_Given instruction:_ Rewrite the records below, changing each "camera lens" to "viewer" and leaving every other character as it is.

_Input for this task:_
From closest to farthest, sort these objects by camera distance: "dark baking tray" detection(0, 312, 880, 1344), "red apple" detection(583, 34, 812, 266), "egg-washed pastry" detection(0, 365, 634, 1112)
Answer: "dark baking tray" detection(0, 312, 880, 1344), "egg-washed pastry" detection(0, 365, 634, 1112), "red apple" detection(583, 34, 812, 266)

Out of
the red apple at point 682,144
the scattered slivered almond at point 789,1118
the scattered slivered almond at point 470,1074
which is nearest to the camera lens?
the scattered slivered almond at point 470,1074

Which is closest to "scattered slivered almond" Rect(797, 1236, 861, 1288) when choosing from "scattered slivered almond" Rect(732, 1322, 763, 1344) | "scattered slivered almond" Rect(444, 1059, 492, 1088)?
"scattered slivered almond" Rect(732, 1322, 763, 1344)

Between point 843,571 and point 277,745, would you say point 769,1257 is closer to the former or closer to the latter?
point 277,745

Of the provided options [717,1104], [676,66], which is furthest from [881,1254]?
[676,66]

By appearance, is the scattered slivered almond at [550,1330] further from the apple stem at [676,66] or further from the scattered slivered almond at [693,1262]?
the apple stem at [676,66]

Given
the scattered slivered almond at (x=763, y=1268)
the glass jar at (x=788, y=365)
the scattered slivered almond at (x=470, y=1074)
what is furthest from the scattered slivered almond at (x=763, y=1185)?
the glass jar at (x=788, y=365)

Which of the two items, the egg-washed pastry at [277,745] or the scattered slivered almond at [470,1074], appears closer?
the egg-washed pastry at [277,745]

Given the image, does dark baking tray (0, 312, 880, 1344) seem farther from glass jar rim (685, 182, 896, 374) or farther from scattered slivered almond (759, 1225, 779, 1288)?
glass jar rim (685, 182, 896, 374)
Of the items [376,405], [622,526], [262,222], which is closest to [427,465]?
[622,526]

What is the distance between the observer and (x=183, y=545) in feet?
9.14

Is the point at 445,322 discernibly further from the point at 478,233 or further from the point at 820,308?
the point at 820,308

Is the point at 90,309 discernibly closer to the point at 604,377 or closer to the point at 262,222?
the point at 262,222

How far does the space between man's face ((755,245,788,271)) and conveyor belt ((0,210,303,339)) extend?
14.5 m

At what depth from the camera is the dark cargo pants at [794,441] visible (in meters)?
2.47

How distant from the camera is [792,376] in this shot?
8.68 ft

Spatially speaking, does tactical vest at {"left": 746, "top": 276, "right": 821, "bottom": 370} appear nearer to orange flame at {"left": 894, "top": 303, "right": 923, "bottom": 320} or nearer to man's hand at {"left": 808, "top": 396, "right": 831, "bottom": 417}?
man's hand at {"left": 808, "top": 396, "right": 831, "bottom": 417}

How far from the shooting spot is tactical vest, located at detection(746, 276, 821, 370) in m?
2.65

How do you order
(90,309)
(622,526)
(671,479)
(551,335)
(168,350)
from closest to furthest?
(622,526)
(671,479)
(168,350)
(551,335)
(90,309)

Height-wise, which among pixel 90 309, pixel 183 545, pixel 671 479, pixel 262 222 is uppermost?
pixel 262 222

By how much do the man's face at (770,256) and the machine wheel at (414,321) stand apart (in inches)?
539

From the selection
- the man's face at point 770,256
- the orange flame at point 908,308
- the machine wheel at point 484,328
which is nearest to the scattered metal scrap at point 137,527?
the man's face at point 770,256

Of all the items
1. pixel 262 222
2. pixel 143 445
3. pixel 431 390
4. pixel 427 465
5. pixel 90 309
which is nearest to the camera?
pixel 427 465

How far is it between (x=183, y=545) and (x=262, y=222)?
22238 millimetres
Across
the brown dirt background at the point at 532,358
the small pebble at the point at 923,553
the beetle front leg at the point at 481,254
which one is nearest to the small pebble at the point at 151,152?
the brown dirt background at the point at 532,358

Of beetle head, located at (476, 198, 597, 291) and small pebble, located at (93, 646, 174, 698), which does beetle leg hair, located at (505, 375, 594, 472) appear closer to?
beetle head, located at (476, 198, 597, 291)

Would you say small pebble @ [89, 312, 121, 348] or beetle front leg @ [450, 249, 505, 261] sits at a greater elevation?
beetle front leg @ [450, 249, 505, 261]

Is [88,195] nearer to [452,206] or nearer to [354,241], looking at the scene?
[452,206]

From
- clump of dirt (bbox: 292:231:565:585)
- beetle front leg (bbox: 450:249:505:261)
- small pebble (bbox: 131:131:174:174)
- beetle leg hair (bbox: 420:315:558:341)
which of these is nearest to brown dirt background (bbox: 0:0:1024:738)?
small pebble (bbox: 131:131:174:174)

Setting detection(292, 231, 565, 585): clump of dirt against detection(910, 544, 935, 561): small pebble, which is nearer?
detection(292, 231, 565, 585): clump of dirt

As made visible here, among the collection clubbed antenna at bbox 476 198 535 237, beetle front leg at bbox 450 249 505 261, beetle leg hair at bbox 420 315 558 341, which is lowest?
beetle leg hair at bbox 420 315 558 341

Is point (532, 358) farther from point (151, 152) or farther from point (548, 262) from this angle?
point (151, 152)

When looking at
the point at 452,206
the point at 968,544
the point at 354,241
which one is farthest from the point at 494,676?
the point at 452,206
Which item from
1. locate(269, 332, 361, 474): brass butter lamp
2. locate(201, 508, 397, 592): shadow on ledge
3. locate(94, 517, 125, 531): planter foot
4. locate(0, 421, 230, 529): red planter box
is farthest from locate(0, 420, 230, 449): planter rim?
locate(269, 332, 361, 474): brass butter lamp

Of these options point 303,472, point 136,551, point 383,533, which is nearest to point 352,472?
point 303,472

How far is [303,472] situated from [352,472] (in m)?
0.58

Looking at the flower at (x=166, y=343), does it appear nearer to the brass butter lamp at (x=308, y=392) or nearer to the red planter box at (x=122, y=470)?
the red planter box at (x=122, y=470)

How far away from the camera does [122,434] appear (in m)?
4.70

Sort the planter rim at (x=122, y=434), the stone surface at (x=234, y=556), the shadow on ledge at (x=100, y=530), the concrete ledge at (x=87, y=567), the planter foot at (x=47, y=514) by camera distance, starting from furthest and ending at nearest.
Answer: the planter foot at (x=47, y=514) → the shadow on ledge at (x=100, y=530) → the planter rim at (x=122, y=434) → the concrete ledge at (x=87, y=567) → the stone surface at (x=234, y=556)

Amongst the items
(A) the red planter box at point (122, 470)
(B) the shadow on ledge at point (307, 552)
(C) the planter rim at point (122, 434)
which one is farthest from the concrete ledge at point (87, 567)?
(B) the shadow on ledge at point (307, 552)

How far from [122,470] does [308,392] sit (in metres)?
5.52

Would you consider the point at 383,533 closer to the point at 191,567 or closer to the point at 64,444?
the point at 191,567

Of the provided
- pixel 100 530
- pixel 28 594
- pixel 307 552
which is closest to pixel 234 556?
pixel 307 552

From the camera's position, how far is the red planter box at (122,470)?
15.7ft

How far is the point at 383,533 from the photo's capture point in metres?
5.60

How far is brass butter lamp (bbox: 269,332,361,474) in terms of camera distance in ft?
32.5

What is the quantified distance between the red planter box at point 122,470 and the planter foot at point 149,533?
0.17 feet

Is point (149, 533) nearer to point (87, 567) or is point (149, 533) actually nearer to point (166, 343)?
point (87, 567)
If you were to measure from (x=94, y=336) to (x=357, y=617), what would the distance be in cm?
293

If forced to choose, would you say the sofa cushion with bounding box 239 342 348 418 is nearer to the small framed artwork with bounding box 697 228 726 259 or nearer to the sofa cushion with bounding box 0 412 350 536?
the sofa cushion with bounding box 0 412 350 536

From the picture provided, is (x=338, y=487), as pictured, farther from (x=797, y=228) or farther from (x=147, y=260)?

_Result:_
From closest to farthest, sort these objects by camera distance: "dark baking tray" detection(0, 312, 880, 1344), "red apple" detection(583, 34, 812, 266), "egg-washed pastry" detection(0, 365, 634, 1112)
Answer: "dark baking tray" detection(0, 312, 880, 1344), "egg-washed pastry" detection(0, 365, 634, 1112), "red apple" detection(583, 34, 812, 266)

Out of
the red apple at point 682,144
the scattered slivered almond at point 789,1118
the scattered slivered almond at point 470,1074
which is nearest to the viewer?
the scattered slivered almond at point 470,1074

Which is closest to "scattered slivered almond" Rect(797, 1236, 861, 1288) when choosing from "scattered slivered almond" Rect(732, 1322, 763, 1344) | "scattered slivered almond" Rect(444, 1059, 492, 1088)?
"scattered slivered almond" Rect(732, 1322, 763, 1344)

Between point 843,571 and point 277,745, would you say point 769,1257 is closer to the former or closer to the latter?
point 277,745

Of the provided options [717,1104], [676,66], which is furthest from [881,1254]?
[676,66]

By appearance, is the scattered slivered almond at [550,1330] further from the apple stem at [676,66] or further from the scattered slivered almond at [693,1262]?
the apple stem at [676,66]

Given
the scattered slivered almond at (x=763, y=1268)
the glass jar at (x=788, y=365)
the scattered slivered almond at (x=470, y=1074)
what is furthest from the scattered slivered almond at (x=763, y=1185)?
the glass jar at (x=788, y=365)

Which of the two items, the egg-washed pastry at [277,745] or the scattered slivered almond at [470,1074], appears closer?
the egg-washed pastry at [277,745]

Given the image, does dark baking tray (0, 312, 880, 1344) seem farther from glass jar rim (685, 182, 896, 374) or farther from scattered slivered almond (759, 1225, 779, 1288)?
glass jar rim (685, 182, 896, 374)
Of the items [376,405], [622,526], [262,222], which is closest to [427,465]?
[622,526]

What is the distance between the observer and (x=183, y=545) in feet?
9.14

Is the point at 445,322 discernibly further from the point at 478,233 or further from the point at 820,308?
the point at 820,308

Is the point at 90,309 discernibly closer to the point at 604,377 or closer to the point at 262,222?
the point at 262,222

How far does the space between man's face ((755,245,788,271)) and conveyor belt ((0,210,303,339)) extend?
14.5 m

At what depth from the camera is the dark cargo pants at [794,441] visible (in meters)?
2.47

How distant from the camera is [792,376] in this shot?
8.68 ft

Spatially speaking, does tactical vest at {"left": 746, "top": 276, "right": 821, "bottom": 370} appear nearer to orange flame at {"left": 894, "top": 303, "right": 923, "bottom": 320} or nearer to man's hand at {"left": 808, "top": 396, "right": 831, "bottom": 417}?
man's hand at {"left": 808, "top": 396, "right": 831, "bottom": 417}

How far from the shooting spot is tactical vest, located at detection(746, 276, 821, 370) in m?
2.65

How do you order
(90,309)
(622,526)
(671,479)
(551,335)
(168,350)
from closest to furthest?
(622,526)
(671,479)
(168,350)
(551,335)
(90,309)

Height-wise, which among pixel 90 309, pixel 183 545, pixel 671 479, pixel 262 222 is uppermost?
pixel 262 222

By how much do the man's face at (770,256) and the machine wheel at (414,321) stand apart (in inches)?
539

From the selection
- the man's face at point 770,256
- the orange flame at point 908,308
- the machine wheel at point 484,328
which is nearest to the scattered metal scrap at point 137,527?
the man's face at point 770,256

Of all the items
1. pixel 262 222
2. pixel 143 445
3. pixel 431 390
4. pixel 427 465
5. pixel 90 309
which is nearest to the camera?
pixel 427 465

How far is it between (x=183, y=545) and (x=262, y=222)?
22238 millimetres
Across
the brown dirt background at the point at 532,358
the small pebble at the point at 923,553
the beetle front leg at the point at 481,254
which one is nearest to the small pebble at the point at 151,152?
the brown dirt background at the point at 532,358

Of beetle head, located at (476, 198, 597, 291) and small pebble, located at (93, 646, 174, 698), which does beetle leg hair, located at (505, 375, 594, 472) appear closer to?
beetle head, located at (476, 198, 597, 291)

Would you say small pebble @ [89, 312, 121, 348] or beetle front leg @ [450, 249, 505, 261] sits at a greater elevation?
beetle front leg @ [450, 249, 505, 261]

Is [88,195] nearer to [452,206] or nearer to [354,241], looking at the scene?
[452,206]

From
- clump of dirt (bbox: 292:231:565:585)
- beetle front leg (bbox: 450:249:505:261)
- small pebble (bbox: 131:131:174:174)
- beetle leg hair (bbox: 420:315:558:341)
which of these is nearest to brown dirt background (bbox: 0:0:1024:738)?
small pebble (bbox: 131:131:174:174)

Setting detection(292, 231, 565, 585): clump of dirt against detection(910, 544, 935, 561): small pebble, which is nearer?
detection(292, 231, 565, 585): clump of dirt

As made visible here, among the collection clubbed antenna at bbox 476 198 535 237, beetle front leg at bbox 450 249 505 261, beetle leg hair at bbox 420 315 558 341, which is lowest?
beetle leg hair at bbox 420 315 558 341

Is point (532, 358) farther from point (151, 152) or farther from point (548, 262) from this angle?
point (151, 152)

When looking at
the point at 452,206
the point at 968,544
the point at 354,241
which one is farthest from the point at 494,676?
the point at 452,206
Which item from
1. locate(269, 332, 361, 474): brass butter lamp
2. locate(201, 508, 397, 592): shadow on ledge
3. locate(94, 517, 125, 531): planter foot
4. locate(0, 421, 230, 529): red planter box
is farthest from locate(0, 420, 230, 449): planter rim?
locate(269, 332, 361, 474): brass butter lamp

Of these options point 303,472, point 136,551, point 383,533, which is nearest to point 352,472?
point 303,472

How far is [303,472] situated from [352,472] (in m)?
0.58

Looking at the flower at (x=166, y=343), does it appear nearer to the brass butter lamp at (x=308, y=392) or nearer to the red planter box at (x=122, y=470)?
the red planter box at (x=122, y=470)

How far away from the camera does [122,434] appear (in m)?
4.70

Sort the planter rim at (x=122, y=434), the stone surface at (x=234, y=556), the shadow on ledge at (x=100, y=530), the concrete ledge at (x=87, y=567), the planter foot at (x=47, y=514) by camera distance, starting from furthest and ending at nearest.
Answer: the planter foot at (x=47, y=514) → the shadow on ledge at (x=100, y=530) → the planter rim at (x=122, y=434) → the concrete ledge at (x=87, y=567) → the stone surface at (x=234, y=556)

Amongst the items
(A) the red planter box at point (122, 470)
(B) the shadow on ledge at point (307, 552)
(C) the planter rim at point (122, 434)
which one is farthest from the concrete ledge at point (87, 567)?
(B) the shadow on ledge at point (307, 552)

How far from [122,470] does [308,392] sit (in metres)?
5.52

Would you consider the point at 383,533 closer to the point at 191,567 or closer to the point at 64,444?
the point at 191,567

Of the provided
- pixel 100 530
- pixel 28 594
- pixel 307 552
which is closest to pixel 234 556?
pixel 307 552

From the camera's position, how far is the red planter box at (122,470)?
15.7ft

How far is the point at 383,533 from the photo's capture point in metres?
5.60

How far is brass butter lamp (bbox: 269,332,361,474) in terms of camera distance in ft?
32.5

What is the quantified distance between the red planter box at point 122,470 and the planter foot at point 149,533?
0.17 feet

Is point (149, 533) nearer to point (87, 567) or is point (149, 533) actually nearer to point (166, 343)?
point (87, 567)
If you were to measure from (x=94, y=336) to (x=357, y=617), what would the distance be in cm?
293

If forced to choose, would you say the sofa cushion with bounding box 239 342 348 418 is nearer to the small framed artwork with bounding box 697 228 726 259 or nearer to the sofa cushion with bounding box 0 412 350 536?
the sofa cushion with bounding box 0 412 350 536

From the picture provided, is (x=338, y=487), as pictured, farther from (x=797, y=228) or farther from (x=147, y=260)?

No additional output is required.